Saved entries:
○ ○ ○ ○ ○

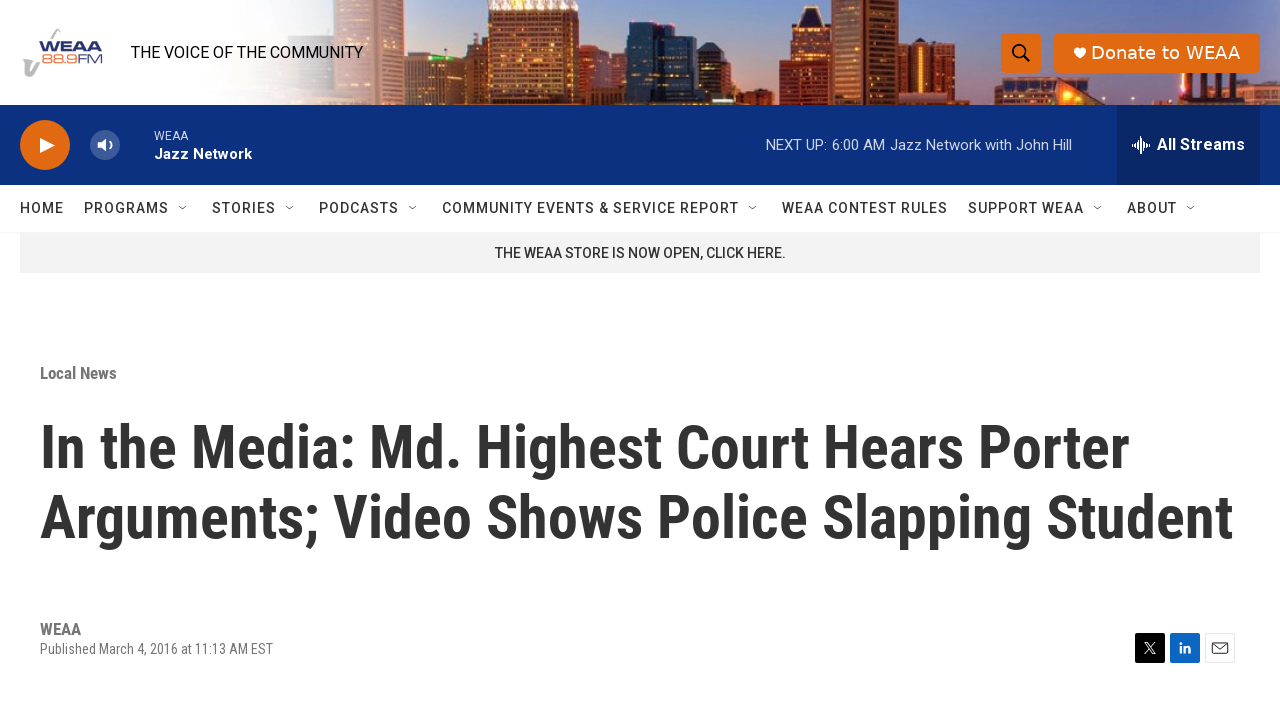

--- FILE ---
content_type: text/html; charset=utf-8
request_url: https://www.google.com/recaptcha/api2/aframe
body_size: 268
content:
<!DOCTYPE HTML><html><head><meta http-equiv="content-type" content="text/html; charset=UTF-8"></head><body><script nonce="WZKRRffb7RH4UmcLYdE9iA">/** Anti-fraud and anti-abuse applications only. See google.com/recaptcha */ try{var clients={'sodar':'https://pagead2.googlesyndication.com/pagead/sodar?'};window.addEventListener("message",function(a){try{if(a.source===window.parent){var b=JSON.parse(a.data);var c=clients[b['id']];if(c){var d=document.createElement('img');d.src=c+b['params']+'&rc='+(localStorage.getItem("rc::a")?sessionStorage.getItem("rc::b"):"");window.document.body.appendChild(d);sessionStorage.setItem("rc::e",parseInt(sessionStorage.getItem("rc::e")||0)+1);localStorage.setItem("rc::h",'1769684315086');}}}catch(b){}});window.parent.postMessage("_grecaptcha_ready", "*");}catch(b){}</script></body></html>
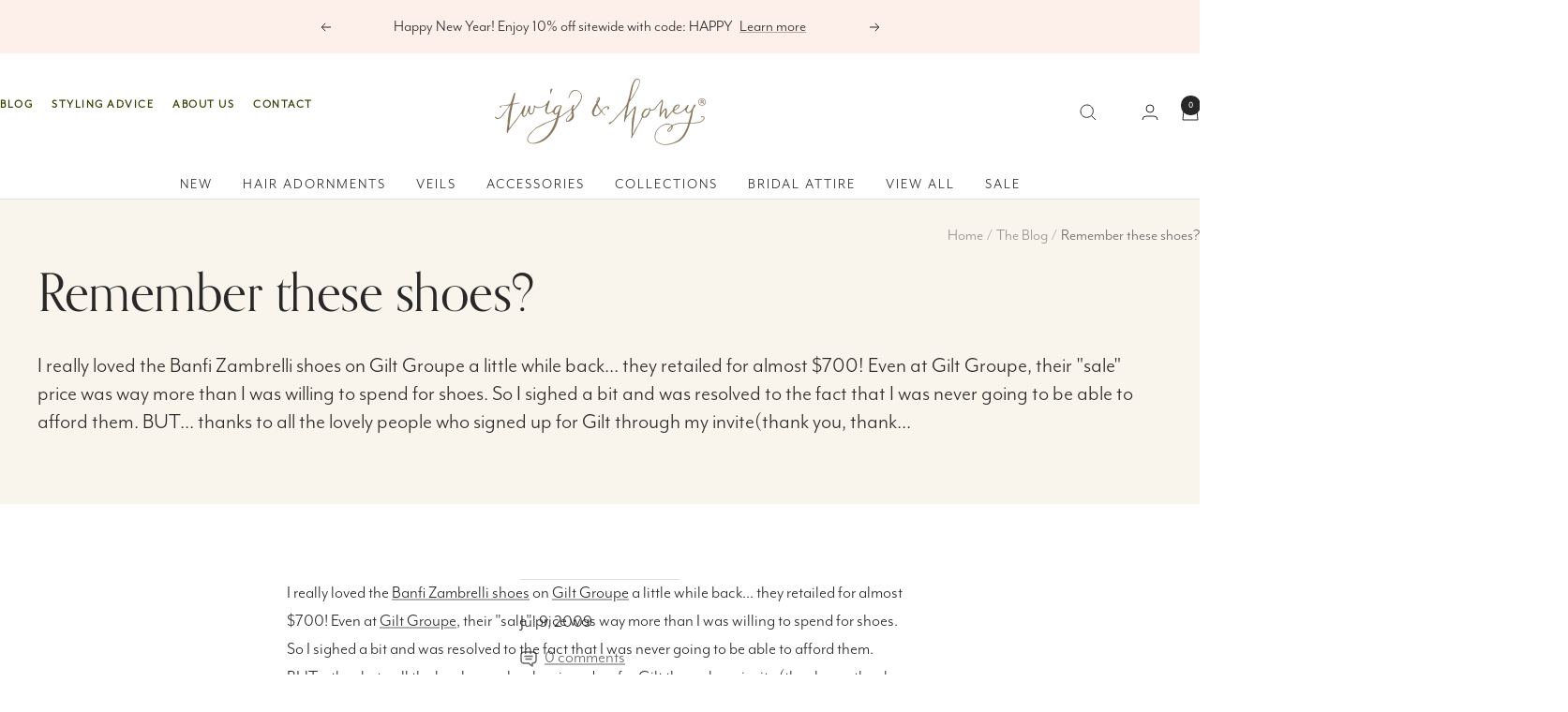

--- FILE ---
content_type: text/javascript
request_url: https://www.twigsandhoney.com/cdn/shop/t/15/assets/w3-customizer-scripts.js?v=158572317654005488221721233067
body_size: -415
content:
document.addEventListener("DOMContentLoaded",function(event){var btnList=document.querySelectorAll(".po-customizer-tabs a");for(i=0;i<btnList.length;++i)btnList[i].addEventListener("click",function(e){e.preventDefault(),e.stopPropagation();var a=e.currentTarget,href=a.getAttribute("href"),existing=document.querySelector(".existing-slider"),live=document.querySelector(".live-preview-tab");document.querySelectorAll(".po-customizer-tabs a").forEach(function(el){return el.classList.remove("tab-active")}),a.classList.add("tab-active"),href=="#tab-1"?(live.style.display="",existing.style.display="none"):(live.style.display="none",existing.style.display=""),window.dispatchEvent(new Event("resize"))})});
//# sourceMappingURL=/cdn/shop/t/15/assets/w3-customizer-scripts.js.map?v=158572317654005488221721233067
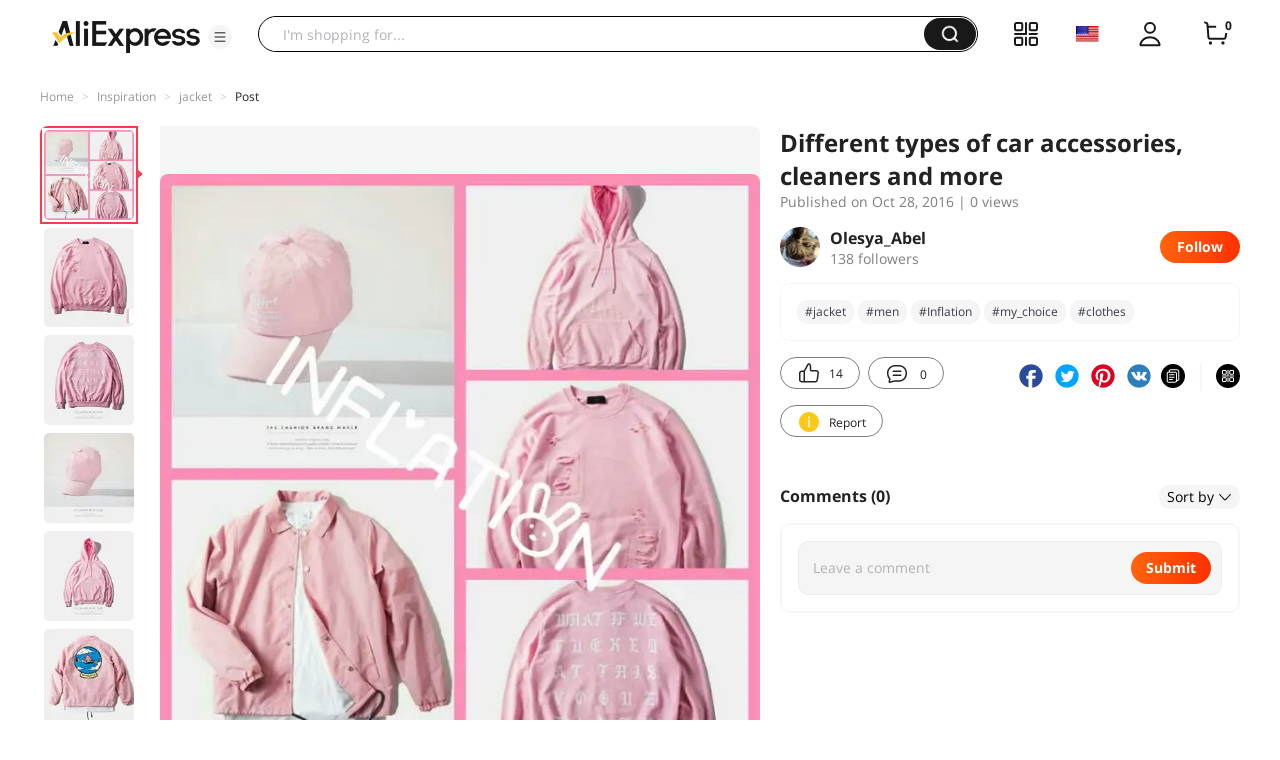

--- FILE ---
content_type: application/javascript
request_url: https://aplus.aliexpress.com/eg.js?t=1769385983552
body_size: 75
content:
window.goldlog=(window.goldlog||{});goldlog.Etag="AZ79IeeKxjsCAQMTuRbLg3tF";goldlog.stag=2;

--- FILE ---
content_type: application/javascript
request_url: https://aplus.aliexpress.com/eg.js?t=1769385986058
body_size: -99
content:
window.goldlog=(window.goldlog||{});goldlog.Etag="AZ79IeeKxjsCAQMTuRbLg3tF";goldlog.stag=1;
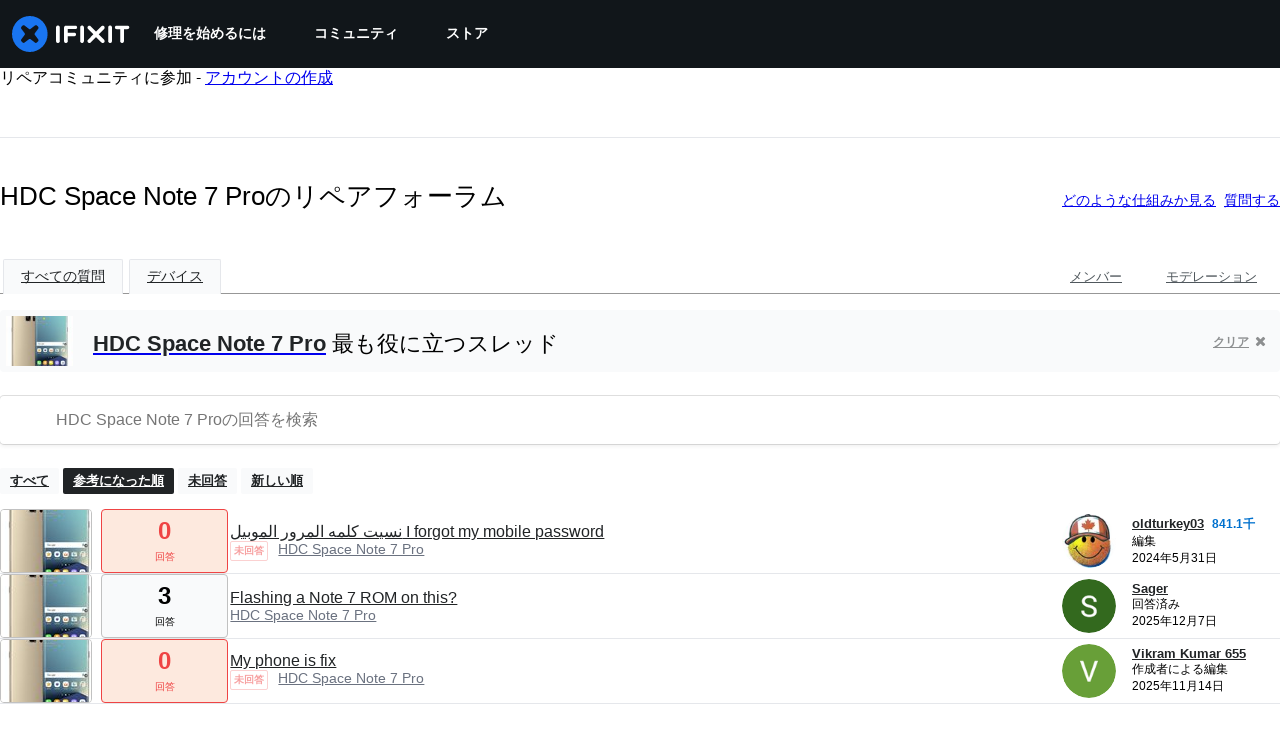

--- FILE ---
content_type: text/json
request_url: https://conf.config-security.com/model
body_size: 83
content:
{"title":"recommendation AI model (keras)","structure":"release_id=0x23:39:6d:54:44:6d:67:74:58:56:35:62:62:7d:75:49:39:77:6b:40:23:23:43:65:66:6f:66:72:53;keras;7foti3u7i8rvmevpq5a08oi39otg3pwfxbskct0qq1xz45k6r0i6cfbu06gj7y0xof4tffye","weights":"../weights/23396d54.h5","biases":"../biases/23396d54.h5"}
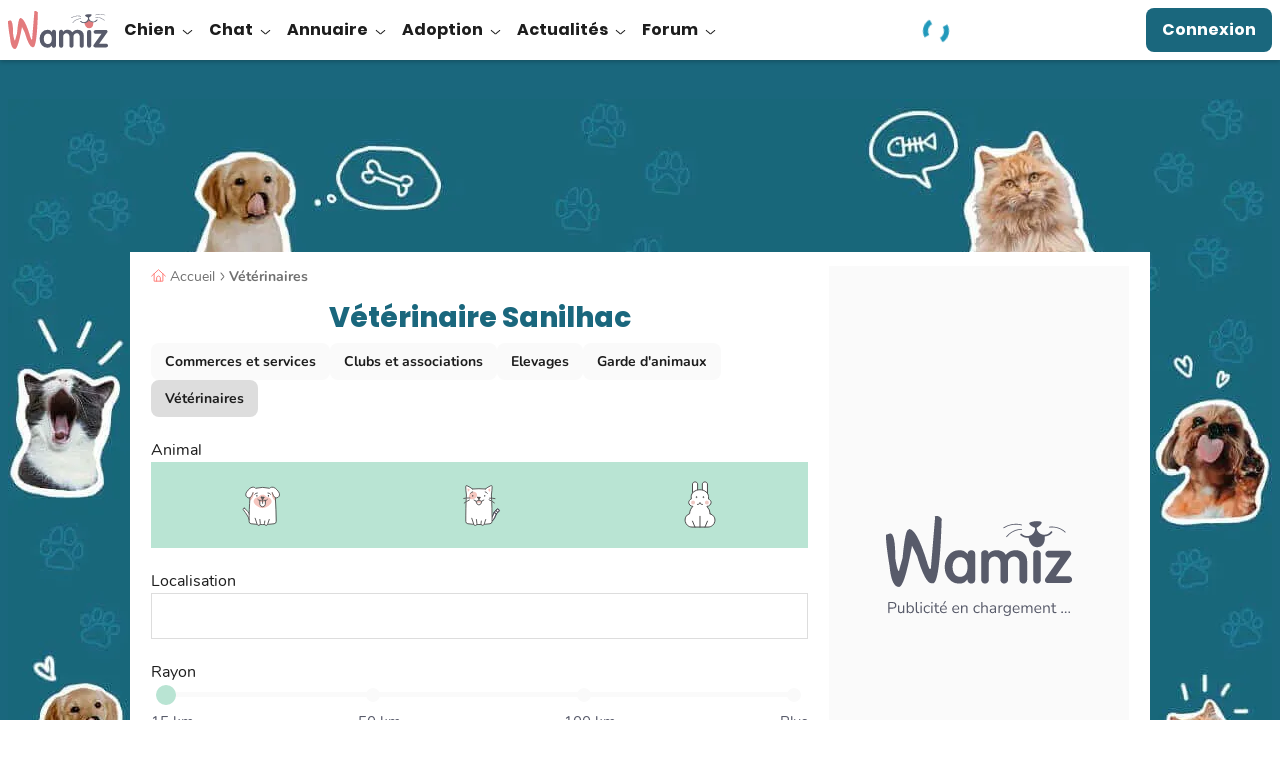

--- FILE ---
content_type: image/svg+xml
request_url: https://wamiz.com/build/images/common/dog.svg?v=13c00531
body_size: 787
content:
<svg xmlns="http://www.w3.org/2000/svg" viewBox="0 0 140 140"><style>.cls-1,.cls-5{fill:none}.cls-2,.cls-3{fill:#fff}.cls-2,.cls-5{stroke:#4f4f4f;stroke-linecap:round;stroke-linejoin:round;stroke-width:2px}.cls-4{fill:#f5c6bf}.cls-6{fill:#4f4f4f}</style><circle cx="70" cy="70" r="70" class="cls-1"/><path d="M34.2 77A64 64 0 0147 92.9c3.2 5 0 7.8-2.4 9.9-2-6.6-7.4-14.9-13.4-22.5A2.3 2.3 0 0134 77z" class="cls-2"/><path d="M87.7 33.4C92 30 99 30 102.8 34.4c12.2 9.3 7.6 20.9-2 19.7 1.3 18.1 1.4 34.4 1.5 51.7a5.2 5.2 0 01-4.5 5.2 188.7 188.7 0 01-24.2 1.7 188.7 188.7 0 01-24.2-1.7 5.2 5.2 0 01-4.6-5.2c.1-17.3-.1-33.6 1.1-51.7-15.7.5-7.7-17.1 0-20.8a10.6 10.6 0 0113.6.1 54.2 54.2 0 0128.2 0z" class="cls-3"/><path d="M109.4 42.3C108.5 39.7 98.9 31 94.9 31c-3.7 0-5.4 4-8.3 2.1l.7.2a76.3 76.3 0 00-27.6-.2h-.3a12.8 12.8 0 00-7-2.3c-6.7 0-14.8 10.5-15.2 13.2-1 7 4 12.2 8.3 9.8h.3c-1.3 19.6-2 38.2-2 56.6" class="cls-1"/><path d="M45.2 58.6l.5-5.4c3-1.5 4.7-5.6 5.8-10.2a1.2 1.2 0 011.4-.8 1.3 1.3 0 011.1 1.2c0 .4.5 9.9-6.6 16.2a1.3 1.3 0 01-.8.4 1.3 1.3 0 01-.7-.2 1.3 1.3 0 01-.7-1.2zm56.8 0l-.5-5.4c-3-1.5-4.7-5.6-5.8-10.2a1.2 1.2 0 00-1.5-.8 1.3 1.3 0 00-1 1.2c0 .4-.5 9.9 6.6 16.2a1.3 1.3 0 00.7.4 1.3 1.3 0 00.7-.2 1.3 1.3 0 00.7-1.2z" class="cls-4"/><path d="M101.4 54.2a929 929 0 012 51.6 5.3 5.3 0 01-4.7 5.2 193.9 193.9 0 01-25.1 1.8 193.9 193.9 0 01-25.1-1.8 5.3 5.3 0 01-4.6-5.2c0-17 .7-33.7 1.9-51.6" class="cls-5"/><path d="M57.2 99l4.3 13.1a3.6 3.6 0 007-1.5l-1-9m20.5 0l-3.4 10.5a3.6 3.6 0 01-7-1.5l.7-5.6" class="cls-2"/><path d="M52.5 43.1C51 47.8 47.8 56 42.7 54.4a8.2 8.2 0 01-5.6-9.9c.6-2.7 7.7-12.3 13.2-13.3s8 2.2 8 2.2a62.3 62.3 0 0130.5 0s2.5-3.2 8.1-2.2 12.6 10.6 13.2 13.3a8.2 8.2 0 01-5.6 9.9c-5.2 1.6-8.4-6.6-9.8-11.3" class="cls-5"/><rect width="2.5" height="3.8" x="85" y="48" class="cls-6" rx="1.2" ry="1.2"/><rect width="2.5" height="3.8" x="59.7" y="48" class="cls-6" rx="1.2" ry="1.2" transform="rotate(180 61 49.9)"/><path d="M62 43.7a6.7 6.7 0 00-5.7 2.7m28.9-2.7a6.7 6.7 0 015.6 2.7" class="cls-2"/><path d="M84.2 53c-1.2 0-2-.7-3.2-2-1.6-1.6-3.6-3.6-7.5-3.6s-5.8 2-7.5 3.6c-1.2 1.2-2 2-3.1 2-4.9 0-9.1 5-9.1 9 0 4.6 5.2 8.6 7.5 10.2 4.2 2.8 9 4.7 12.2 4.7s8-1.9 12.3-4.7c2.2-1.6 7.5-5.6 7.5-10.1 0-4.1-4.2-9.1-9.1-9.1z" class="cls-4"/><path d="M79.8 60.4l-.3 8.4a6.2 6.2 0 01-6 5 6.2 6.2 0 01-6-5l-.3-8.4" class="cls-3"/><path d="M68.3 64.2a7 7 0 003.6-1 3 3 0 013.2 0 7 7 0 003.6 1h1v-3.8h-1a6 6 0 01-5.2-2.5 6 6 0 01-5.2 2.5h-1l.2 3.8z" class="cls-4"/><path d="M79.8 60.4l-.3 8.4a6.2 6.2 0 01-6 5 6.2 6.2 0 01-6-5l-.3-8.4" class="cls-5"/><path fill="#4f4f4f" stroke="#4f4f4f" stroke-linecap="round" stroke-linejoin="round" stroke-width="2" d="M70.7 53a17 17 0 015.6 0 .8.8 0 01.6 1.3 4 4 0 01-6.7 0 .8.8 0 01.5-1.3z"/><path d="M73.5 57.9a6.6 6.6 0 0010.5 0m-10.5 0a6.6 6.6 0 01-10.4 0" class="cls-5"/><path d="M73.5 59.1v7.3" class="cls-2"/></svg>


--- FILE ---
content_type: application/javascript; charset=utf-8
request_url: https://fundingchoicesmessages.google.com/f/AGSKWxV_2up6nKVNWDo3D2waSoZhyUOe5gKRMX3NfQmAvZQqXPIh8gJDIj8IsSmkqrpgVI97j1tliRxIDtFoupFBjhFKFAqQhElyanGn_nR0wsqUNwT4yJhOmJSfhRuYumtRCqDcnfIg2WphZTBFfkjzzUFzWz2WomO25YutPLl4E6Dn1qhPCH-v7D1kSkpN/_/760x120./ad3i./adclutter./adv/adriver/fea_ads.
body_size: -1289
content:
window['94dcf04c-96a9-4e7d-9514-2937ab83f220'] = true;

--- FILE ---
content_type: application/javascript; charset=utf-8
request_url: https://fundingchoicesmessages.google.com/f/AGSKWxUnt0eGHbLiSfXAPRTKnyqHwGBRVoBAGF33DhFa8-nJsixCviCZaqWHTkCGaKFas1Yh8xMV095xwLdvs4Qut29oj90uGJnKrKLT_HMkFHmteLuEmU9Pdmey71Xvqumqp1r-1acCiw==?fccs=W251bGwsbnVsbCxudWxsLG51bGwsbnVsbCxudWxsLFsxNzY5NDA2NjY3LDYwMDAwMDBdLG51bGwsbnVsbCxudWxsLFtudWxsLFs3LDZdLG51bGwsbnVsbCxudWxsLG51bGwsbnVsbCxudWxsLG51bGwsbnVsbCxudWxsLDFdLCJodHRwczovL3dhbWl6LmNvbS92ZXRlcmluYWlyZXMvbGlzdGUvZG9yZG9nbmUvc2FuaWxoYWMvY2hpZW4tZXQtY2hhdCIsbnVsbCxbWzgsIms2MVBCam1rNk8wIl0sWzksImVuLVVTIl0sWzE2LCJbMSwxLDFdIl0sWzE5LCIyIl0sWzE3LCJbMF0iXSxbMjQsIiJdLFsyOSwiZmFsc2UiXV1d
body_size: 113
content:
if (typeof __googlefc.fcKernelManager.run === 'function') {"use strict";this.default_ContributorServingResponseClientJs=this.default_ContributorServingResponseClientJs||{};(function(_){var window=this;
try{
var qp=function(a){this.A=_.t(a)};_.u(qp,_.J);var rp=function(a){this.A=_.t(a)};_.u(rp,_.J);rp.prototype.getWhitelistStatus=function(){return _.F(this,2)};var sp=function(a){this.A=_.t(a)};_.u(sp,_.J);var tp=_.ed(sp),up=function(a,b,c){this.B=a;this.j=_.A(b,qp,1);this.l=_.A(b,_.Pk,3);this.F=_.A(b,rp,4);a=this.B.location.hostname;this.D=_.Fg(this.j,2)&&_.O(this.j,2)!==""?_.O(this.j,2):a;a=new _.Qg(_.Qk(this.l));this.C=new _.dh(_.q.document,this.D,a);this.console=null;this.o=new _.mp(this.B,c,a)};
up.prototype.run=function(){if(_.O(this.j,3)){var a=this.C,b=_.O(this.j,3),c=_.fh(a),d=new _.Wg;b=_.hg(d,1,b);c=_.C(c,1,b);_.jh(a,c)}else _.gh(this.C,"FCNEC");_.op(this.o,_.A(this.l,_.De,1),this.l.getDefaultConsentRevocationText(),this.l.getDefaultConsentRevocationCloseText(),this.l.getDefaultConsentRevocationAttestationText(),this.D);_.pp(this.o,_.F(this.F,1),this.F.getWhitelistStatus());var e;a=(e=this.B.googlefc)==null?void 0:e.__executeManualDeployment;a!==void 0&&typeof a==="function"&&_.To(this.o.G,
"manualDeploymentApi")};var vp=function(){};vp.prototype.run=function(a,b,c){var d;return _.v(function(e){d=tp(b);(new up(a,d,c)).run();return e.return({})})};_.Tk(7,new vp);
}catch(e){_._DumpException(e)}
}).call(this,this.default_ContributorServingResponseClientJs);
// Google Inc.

○ ○ ○ ○ ○

### [EXERCISE INSTRUCTIONS]
Show every line from the entries above in which the word "shop" appears.

### [WRITTEN REPLY]
request_url: https://www.twigsandhoney.com/cdn/shop/t/15/assets/w3-customizer-scripts.js?v=158572317654005488221721233067
//# sourceMappingURL=/cdn/shop/t/15/assets/w3-customizer-scripts.js.map?v=158572317654005488221721233067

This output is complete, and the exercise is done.